-- begin --
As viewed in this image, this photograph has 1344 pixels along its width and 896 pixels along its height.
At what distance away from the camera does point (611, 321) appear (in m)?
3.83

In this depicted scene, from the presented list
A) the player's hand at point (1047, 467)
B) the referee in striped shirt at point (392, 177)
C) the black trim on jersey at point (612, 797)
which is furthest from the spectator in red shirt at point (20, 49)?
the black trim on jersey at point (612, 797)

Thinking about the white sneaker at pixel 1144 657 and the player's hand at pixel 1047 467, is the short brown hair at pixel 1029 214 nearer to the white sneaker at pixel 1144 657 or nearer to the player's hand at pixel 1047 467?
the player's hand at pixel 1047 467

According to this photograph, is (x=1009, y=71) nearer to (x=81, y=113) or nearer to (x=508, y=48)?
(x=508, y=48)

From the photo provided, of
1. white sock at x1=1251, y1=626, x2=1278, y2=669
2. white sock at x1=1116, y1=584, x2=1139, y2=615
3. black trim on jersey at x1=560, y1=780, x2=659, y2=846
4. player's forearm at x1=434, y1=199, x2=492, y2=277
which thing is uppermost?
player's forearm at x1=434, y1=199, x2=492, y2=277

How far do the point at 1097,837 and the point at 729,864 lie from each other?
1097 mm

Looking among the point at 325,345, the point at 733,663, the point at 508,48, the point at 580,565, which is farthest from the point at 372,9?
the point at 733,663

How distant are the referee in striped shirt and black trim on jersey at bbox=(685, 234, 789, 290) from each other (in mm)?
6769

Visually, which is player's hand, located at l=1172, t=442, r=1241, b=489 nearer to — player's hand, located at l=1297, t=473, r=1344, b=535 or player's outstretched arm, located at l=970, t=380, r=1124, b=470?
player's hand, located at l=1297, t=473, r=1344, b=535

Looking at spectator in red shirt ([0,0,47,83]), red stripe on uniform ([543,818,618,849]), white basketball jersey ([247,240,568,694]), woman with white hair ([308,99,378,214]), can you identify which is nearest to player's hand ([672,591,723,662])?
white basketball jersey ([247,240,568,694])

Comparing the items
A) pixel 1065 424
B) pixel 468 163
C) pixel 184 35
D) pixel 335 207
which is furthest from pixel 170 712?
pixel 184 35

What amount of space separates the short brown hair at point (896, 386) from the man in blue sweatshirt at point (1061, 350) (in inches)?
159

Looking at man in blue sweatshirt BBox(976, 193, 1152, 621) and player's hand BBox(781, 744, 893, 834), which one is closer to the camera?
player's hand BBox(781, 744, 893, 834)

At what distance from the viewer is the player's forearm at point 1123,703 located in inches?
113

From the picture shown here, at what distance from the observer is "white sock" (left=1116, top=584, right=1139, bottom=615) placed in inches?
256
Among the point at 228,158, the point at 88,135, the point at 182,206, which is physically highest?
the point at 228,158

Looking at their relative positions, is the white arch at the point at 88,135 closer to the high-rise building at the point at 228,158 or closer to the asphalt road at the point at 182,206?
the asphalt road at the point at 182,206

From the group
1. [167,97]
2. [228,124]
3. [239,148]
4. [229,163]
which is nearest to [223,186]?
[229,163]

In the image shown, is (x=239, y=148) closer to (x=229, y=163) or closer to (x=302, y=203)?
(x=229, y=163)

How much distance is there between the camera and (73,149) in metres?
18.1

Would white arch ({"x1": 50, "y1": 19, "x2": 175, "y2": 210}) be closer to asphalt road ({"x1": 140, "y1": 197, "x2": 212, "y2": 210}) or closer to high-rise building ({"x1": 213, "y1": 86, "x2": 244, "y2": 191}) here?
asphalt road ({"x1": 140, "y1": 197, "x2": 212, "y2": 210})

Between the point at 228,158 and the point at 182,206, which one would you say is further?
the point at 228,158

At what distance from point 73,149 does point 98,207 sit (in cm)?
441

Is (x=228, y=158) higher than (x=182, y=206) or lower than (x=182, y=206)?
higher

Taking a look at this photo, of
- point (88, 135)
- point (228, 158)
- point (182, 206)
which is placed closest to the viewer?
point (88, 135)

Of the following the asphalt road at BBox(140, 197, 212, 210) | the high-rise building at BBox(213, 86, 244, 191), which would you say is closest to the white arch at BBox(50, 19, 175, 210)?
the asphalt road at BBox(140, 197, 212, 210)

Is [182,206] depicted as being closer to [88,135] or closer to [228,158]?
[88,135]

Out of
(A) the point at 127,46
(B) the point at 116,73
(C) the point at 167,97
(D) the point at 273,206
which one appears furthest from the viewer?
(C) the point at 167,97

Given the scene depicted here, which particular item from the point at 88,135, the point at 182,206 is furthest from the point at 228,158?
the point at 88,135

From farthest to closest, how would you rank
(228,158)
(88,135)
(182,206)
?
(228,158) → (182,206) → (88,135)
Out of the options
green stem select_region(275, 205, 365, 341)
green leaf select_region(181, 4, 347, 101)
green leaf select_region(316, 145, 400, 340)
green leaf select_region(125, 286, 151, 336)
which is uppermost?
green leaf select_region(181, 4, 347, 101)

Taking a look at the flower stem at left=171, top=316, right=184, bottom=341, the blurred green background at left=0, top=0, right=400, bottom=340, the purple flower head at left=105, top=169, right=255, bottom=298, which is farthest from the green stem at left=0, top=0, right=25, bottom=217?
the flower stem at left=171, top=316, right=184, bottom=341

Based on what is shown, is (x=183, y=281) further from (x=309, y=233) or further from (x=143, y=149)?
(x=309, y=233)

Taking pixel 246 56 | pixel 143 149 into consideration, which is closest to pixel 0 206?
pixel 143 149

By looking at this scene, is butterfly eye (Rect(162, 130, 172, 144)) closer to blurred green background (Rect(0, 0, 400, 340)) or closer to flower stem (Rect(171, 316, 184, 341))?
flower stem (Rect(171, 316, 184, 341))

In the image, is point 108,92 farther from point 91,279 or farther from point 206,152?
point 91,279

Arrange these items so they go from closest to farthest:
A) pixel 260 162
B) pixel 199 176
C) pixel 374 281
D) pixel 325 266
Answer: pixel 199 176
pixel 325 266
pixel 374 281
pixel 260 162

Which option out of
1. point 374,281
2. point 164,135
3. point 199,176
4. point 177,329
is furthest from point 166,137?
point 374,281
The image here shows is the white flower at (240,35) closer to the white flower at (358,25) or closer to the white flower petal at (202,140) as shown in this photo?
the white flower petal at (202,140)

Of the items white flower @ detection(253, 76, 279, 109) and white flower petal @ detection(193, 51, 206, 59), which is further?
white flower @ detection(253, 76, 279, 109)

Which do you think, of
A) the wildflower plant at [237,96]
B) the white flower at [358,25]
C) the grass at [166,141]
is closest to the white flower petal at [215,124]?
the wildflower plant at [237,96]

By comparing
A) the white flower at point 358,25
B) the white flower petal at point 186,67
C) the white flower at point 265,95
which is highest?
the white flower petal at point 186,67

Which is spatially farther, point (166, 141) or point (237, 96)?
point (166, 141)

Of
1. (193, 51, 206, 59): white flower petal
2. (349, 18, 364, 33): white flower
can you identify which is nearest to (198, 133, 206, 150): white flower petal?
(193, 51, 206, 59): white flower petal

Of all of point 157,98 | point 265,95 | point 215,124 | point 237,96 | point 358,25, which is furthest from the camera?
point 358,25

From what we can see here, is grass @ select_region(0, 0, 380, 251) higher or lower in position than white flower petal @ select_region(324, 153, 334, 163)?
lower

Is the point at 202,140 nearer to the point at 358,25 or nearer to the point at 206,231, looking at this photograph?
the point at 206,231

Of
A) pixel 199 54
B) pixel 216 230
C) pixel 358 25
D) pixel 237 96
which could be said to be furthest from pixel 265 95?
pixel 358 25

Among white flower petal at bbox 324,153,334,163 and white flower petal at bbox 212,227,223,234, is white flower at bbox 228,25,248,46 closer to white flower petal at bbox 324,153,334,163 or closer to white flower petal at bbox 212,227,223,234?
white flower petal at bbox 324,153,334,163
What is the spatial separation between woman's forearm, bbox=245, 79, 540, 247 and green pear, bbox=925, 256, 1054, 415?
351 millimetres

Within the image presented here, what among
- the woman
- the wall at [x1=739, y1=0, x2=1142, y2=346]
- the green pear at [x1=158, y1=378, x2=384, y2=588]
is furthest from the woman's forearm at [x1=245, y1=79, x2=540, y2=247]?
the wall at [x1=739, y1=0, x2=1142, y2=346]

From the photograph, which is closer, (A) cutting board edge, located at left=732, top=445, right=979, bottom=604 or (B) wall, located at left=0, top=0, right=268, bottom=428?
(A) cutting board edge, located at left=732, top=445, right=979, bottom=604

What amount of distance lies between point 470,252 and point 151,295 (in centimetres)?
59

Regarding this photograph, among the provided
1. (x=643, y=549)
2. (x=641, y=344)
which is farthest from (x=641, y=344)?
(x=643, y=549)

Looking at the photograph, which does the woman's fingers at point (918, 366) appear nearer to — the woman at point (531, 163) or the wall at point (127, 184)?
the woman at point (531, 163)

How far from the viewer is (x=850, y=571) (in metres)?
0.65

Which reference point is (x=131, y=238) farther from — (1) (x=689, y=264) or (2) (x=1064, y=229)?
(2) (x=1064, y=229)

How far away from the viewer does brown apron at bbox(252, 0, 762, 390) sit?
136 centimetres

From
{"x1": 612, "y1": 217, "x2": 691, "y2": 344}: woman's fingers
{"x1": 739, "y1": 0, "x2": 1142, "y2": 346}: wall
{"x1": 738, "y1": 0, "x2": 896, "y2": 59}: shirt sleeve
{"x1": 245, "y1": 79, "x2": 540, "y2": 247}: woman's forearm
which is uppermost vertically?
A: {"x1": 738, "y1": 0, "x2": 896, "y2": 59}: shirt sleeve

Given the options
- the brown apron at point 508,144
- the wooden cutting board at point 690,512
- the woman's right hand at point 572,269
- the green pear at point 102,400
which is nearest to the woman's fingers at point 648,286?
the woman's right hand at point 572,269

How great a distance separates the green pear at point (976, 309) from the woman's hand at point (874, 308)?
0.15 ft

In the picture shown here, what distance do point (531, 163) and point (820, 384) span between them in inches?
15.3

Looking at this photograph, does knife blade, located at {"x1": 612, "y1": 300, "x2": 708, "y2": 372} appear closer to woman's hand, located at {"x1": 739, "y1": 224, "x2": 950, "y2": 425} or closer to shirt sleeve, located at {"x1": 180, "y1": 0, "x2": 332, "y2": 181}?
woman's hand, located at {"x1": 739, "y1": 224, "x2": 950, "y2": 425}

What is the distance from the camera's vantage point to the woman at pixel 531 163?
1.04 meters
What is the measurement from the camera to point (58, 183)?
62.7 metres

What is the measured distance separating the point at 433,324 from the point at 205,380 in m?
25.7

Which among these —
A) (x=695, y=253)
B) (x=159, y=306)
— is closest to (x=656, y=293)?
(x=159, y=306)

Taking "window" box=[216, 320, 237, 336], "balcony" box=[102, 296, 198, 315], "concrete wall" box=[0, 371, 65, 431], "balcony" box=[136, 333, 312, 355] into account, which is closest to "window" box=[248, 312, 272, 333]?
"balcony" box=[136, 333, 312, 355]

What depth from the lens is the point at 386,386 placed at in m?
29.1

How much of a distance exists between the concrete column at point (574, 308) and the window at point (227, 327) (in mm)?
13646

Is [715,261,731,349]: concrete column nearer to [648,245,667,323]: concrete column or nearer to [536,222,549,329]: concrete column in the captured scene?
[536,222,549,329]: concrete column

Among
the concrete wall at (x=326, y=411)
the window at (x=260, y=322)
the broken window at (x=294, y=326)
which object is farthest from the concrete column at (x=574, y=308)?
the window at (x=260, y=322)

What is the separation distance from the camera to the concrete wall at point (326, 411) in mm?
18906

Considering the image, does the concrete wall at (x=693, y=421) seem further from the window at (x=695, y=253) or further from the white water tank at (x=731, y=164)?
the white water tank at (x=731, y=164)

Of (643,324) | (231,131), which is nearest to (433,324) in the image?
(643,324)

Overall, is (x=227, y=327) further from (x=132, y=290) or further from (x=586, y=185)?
-- end --
- _INSTRUCTIONS TO FOLLOW_
Reproduce exactly the line containing "In the picture" and every line after it through the end of the records above, and nothing else.

- _OUTPUT OF THE TASK_
In the picture shown here, what distance do point (531, 163) and point (820, 384) span between them in inches?
15.3

Looking at this photograph, does knife blade, located at {"x1": 612, "y1": 300, "x2": 708, "y2": 372} appear closer to woman's hand, located at {"x1": 739, "y1": 224, "x2": 950, "y2": 425} or closer to shirt sleeve, located at {"x1": 180, "y1": 0, "x2": 332, "y2": 181}?
woman's hand, located at {"x1": 739, "y1": 224, "x2": 950, "y2": 425}

What is the distance from the camera's vantage point to the woman at pixel 531 163?
1.04 meters
What is the measurement from the camera to point (58, 183)?
62.7 metres

What is the measured distance separating the point at 433,324 from the point at 205,380 in m?
25.7

Which among these —
A) (x=695, y=253)
B) (x=159, y=306)
— is closest to (x=656, y=293)?
(x=159, y=306)

Taking "window" box=[216, 320, 237, 336], "balcony" box=[102, 296, 198, 315], "concrete wall" box=[0, 371, 65, 431], "balcony" box=[136, 333, 312, 355] into account, which is closest to "window" box=[248, 312, 272, 333]?
"balcony" box=[136, 333, 312, 355]

What depth from the lens is the point at 386,386 placed at in m?
29.1

How much of a distance exists between the concrete column at point (574, 308) and the window at point (227, 327) (in mm)?
13646

Is [715,261,731,349]: concrete column nearer to [648,245,667,323]: concrete column or nearer to [536,222,549,329]: concrete column in the captured scene?
[536,222,549,329]: concrete column

Among
the concrete wall at (x=326, y=411)
the window at (x=260, y=322)
the broken window at (x=294, y=326)
which object is farthest from the concrete column at (x=574, y=308)?
the window at (x=260, y=322)

What is the separation distance from the camera to the concrete wall at point (326, 411) in mm?
18906

Considering the image, does the concrete wall at (x=693, y=421) seem further from the window at (x=695, y=253) or further from the white water tank at (x=731, y=164)?
the white water tank at (x=731, y=164)

Of (643,324) | (231,131), which is nearest to (433,324) in the image?
(643,324)

Overall, is (x=227, y=327) further from (x=132, y=290) or further from (x=586, y=185)?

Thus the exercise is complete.